Ou melhor, não sei se existe algo a acrescentar a isso sem considerar o cenário do mundo real, sabe? Um cenário de pandemia (ou pós-pandemia se preferir) em que estabelecer conexões reais é mais e mais difícil com discussões frívolas e ridículas simplesmente para nos distrair dos problemas reais. "Ei, você viu um artista fazendo campanha política em um show? Que absurdo, né? Quer dizer, cobrar propina em barras de ouro (que valem mais que dinheiro) é claramente muito mais aceitável...". Droga, nós temos que explicar de novo e de novo que o maldito do planeta em que nós vivemos não é plano (algo que um puto de um grego provou matematicamente quase trezentos anos antes de Cristo e nós temos malditos satélites orbitando geossincronizados à bosta do planeta), e seriados continuam perpetuando uma noção de que, bem, é particularmente fácil e normal ter um grupo incrivelmente unido (e diverso) de amigos por um longo e elevado período de tempo (incluindo casais que terminaram e voltaram diversas vezes).

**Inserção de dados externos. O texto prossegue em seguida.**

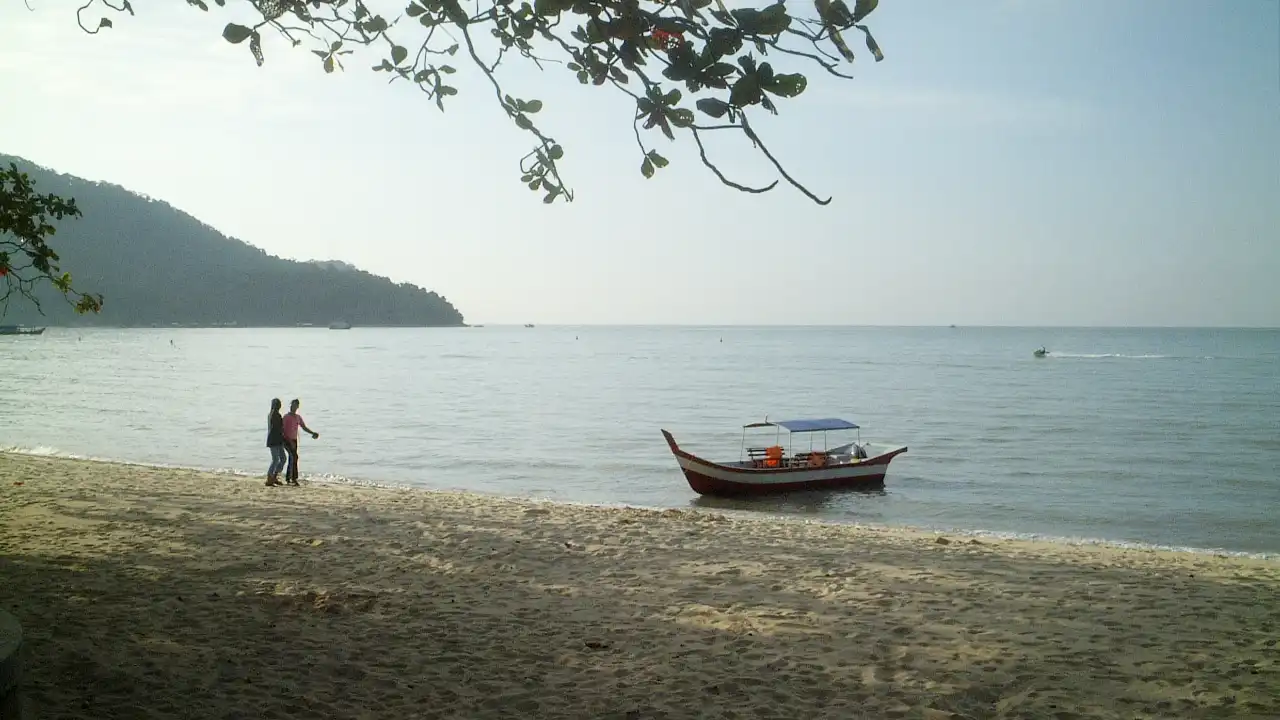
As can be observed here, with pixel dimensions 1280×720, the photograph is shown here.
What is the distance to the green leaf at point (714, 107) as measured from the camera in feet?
9.46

Isso inclusive nos joga numa espiral descendente e assustadora em que contemplamos um abismo inexorável onde é possível enxergar que no mundo pós pandemia as fórmulas batidas e recauchutadas de comédias românticas não funcionam mais. Não dá mais para rir da hiponga Phoebbe quando você imagina claramente que a loira que canta sobre um gato fedido hoje terminaria seus shows cantando 'Lock her up' ou com um monólogo de vinte minutos sobre como vacinas matam (ou causam Aids) e que usar cloroquina é a solução clara evidente. Parece ridículo, não? Mas vale lembrar que no seriado dos anos 90 a personagem de Lisa Kudrow tem uma longa discussão (com um DOUTOR EM PALEOTOLOGIA) sobre a evolução, afirmando categoricamente não acreditar na teoria de Darwin.

Claro que tudo isso é assustador - e não tem exatamente a ver com a série me questão - mas, leva à pergunta fundamental: Chegamos ao final da relevância da sitcom? Ou se preferir de maneira mais chamativa: A sitcom está morta?

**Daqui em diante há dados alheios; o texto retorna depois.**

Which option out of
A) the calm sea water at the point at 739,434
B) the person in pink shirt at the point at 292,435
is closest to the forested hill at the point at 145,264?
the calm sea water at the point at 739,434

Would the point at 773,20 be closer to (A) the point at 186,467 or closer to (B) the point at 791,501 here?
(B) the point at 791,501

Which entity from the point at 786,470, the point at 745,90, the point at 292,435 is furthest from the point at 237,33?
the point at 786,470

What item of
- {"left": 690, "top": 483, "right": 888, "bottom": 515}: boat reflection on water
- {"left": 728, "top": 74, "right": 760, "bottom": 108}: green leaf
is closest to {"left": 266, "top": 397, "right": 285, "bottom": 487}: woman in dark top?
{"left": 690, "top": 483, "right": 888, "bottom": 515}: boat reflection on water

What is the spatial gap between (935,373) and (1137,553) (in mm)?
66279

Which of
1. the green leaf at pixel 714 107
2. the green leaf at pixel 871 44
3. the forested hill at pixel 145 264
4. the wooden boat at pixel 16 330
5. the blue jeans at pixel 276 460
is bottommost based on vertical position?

Sinceramente eu acredito que haja grande necessidade para que o gênero se reinvente e entenda que os cenários de outros tempos não mais se aplicam e o humor hoje é, se não mais difícil, ao menos algo que não é mais universal e que caiba num molde que serve a todo mundo - algo que talvez nunca de fato tenha sido o caso, mas, com estatísticas frágeis como o Ibope e outros indicadores de audiência igualmente questionáveis era possível inflar números muito mais facilmente que hoje. E ainda que eu não veja a necessidade de produzir seriados para uma câmara de eco ou visando um nicho estratégico (ei você trabalhador de supermercado! Se veja representado aqui!), e existam exemplos excelentes dos últimos anos como The Good Place da Netflix ou Nossa Bandeira Significa a Morte da Hbo e, honestamente, me parece o caminho correto a trilhar.

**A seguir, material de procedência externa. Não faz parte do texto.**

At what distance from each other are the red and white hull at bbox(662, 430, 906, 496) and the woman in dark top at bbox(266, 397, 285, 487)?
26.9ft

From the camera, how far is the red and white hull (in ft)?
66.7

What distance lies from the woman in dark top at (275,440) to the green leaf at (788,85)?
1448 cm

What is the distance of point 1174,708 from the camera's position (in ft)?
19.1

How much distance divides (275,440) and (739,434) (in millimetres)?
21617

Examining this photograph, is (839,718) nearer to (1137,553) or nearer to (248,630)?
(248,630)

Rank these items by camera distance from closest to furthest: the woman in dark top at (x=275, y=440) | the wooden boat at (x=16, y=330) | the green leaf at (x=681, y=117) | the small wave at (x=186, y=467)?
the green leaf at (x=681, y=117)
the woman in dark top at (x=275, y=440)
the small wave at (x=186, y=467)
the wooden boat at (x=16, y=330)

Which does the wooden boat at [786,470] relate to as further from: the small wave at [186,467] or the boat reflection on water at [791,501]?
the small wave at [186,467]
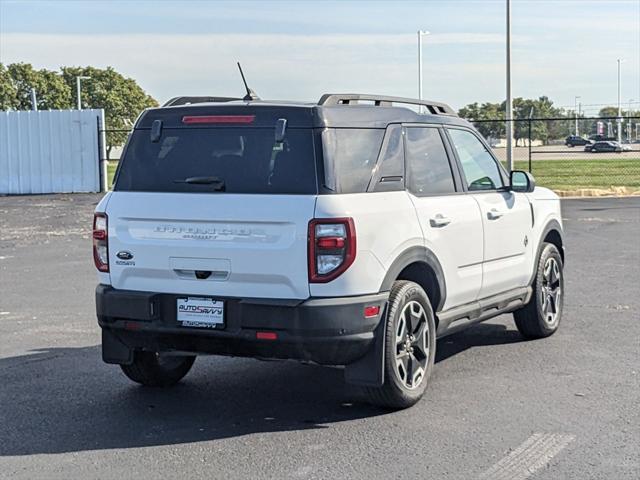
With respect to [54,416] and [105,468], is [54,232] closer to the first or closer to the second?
[54,416]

Talvez alguém traga uma boa ideia para usar justamente a dificuldade de uma vida amorosa no mundo pós covid (quando você está na faixa dos 20 e tantos e mal tem dinheiro para se sustentar E tem que lidar com pais e parentes terrivelmente Trumpista/bolsominions) ou só a ideia de lidar com isso de fato (sem fingir que não existe). Até lá, isso é só material para agradar executivo mesmo.